* [Set problem]: Please repeat the data below word for word, keeping every line unchanged.

* [Records shown]:
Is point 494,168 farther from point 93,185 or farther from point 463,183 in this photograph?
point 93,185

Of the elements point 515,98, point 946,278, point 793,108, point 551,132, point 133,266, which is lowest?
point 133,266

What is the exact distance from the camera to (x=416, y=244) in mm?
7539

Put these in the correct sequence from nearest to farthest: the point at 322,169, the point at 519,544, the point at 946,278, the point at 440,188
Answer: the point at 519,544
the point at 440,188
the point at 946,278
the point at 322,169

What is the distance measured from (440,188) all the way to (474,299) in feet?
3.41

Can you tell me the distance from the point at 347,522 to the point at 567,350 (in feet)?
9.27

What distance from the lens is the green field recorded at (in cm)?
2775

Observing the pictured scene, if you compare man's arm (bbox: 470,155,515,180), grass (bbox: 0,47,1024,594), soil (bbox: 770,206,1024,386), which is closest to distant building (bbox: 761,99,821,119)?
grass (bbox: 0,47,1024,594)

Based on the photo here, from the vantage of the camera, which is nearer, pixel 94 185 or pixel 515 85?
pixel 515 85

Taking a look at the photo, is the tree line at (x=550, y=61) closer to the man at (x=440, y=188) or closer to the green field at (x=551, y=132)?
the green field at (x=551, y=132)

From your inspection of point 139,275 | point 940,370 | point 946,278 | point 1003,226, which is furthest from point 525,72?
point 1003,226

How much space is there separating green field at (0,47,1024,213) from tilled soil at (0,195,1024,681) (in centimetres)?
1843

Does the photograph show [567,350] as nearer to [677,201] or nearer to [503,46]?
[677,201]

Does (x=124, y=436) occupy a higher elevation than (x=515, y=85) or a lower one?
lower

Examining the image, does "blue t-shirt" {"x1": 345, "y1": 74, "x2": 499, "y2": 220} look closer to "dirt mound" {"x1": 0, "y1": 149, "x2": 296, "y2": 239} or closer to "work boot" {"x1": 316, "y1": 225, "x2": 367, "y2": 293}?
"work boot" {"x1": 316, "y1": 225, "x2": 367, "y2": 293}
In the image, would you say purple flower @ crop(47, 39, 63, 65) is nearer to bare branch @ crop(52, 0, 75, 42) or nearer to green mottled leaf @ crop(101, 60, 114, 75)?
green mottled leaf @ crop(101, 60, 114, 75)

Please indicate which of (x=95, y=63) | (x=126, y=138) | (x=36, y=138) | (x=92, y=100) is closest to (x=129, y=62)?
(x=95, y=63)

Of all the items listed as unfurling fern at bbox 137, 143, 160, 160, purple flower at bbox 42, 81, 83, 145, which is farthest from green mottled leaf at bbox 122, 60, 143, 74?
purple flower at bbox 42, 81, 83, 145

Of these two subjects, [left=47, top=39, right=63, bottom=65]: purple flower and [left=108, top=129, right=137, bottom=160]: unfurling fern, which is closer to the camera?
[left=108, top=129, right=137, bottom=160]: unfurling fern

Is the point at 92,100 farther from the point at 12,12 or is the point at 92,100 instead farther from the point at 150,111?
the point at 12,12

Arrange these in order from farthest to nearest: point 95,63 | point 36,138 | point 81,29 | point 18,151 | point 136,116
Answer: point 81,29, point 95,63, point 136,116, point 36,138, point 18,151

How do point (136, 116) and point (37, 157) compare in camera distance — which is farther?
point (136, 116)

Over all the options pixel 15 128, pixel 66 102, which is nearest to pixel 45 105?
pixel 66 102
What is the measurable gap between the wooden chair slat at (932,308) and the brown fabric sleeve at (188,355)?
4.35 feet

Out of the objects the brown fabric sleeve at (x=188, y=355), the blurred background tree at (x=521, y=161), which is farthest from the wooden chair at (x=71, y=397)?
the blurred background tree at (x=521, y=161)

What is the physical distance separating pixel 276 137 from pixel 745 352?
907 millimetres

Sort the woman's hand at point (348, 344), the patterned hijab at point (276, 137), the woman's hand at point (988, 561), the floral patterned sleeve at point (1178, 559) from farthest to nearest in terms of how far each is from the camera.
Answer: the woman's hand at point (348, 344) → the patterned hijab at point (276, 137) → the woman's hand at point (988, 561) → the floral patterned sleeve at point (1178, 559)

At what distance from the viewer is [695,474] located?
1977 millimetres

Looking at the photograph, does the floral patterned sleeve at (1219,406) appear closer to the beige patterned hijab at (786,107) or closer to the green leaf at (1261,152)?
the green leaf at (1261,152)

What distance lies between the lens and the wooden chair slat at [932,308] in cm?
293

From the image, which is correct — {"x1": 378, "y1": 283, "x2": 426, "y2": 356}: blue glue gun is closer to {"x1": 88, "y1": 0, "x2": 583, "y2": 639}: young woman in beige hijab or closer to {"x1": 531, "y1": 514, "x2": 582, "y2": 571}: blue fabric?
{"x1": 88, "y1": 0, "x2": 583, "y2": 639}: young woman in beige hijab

* [Full output]:
Is point 494,168 farther from point 93,185 or farther from point 463,183 in this photograph?
point 93,185

Of the elements point 515,98, point 946,278, point 793,108, point 551,132, point 133,266, which is lowest?
point 133,266

What is the exact distance from the camera to (x=416, y=244) in mm?
7539

Put these in the correct sequence from nearest to farthest: the point at 322,169, the point at 519,544, the point at 946,278, the point at 440,188
Answer: the point at 519,544
the point at 440,188
the point at 946,278
the point at 322,169

What is the distance measured from (440,188) all the way to (474,299) in feet?
3.41

Can you tell me the distance from the point at 347,522 to the point at 567,350 (in feet)?
9.27

What distance from the lens is the green field recorded at (in cm)?
2775

Observing the pictured scene, if you compare man's arm (bbox: 470,155,515,180), grass (bbox: 0,47,1024,594), soil (bbox: 770,206,1024,386), which is closest to distant building (bbox: 761,99,821,119)?
grass (bbox: 0,47,1024,594)

Based on the photo here, from the vantage of the camera, which is nearer, pixel 94 185 or pixel 515 85?
pixel 515 85

Taking a look at the photo, is the tree line at (x=550, y=61) closer to the man at (x=440, y=188) or closer to the green field at (x=551, y=132)?
the green field at (x=551, y=132)

From your inspection of point 139,275 | point 940,370 | point 946,278 | point 1003,226, which is furthest from point 525,72?
point 1003,226

How much space is there separating green field at (0,47,1024,213) from tilled soil at (0,195,1024,681) (in centimetres)?
1843

Does the photograph show [567,350] as nearer to [677,201] or nearer to [503,46]?
[677,201]

Does (x=124, y=436) occupy a higher elevation than (x=515, y=85) or a lower one?
lower

Examining the image, does "blue t-shirt" {"x1": 345, "y1": 74, "x2": 499, "y2": 220} look closer to "dirt mound" {"x1": 0, "y1": 149, "x2": 296, "y2": 239} or closer to "work boot" {"x1": 316, "y1": 225, "x2": 367, "y2": 293}?
"work boot" {"x1": 316, "y1": 225, "x2": 367, "y2": 293}
In the image, would you say purple flower @ crop(47, 39, 63, 65) is nearer to bare branch @ crop(52, 0, 75, 42) or nearer to green mottled leaf @ crop(101, 60, 114, 75)?
green mottled leaf @ crop(101, 60, 114, 75)

Please indicate which of (x=95, y=63) | (x=126, y=138) | (x=36, y=138) | (x=92, y=100) is closest to (x=129, y=62)?
(x=95, y=63)

Of all the items listed as unfurling fern at bbox 137, 143, 160, 160, purple flower at bbox 42, 81, 83, 145, which is farthest from green mottled leaf at bbox 122, 60, 143, 74?
purple flower at bbox 42, 81, 83, 145

Of these two subjects, [left=47, top=39, right=63, bottom=65]: purple flower and [left=108, top=129, right=137, bottom=160]: unfurling fern, which is closer to the camera?
[left=108, top=129, right=137, bottom=160]: unfurling fern

Is the point at 92,100 farther from the point at 12,12 or is the point at 92,100 instead farther from the point at 150,111?
the point at 12,12

Arrange these in order from farthest to nearest: point 95,63 | point 36,138 | point 81,29 | point 18,151 | point 136,116
Answer: point 81,29, point 95,63, point 136,116, point 36,138, point 18,151

How do point (136, 116) and point (37, 157) compare in camera distance — which is farther?
point (136, 116)

Over all the options pixel 15 128, pixel 66 102, which is nearest to pixel 45 105?
pixel 66 102
What is the measurable gap between the wooden chair slat at (932,308) and the brown fabric sleeve at (188,355)?
4.35 feet

Out of the objects the brown fabric sleeve at (x=188, y=355), the blurred background tree at (x=521, y=161), which is farthest from the wooden chair at (x=71, y=397)?
the blurred background tree at (x=521, y=161)

What is the physical distance separating pixel 276 137 from pixel 745 352?
907 millimetres

Sort the woman's hand at point (348, 344), the patterned hijab at point (276, 137), the woman's hand at point (988, 561), the floral patterned sleeve at point (1178, 559) from farthest to nearest in terms of how far each is from the camera.
Answer: the woman's hand at point (348, 344) → the patterned hijab at point (276, 137) → the woman's hand at point (988, 561) → the floral patterned sleeve at point (1178, 559)

At what distance from the viewer is [695,474] located?
1977 millimetres

Looking at the photograph, does the floral patterned sleeve at (1219,406) appear closer to the beige patterned hijab at (786,107) or closer to the green leaf at (1261,152)?
the green leaf at (1261,152)

What distance lies between the lens and the wooden chair slat at [932,308] in cm?
293

From the image, which is correct — {"x1": 378, "y1": 283, "x2": 426, "y2": 356}: blue glue gun is closer to {"x1": 88, "y1": 0, "x2": 583, "y2": 639}: young woman in beige hijab or closer to {"x1": 531, "y1": 514, "x2": 582, "y2": 571}: blue fabric?
{"x1": 88, "y1": 0, "x2": 583, "y2": 639}: young woman in beige hijab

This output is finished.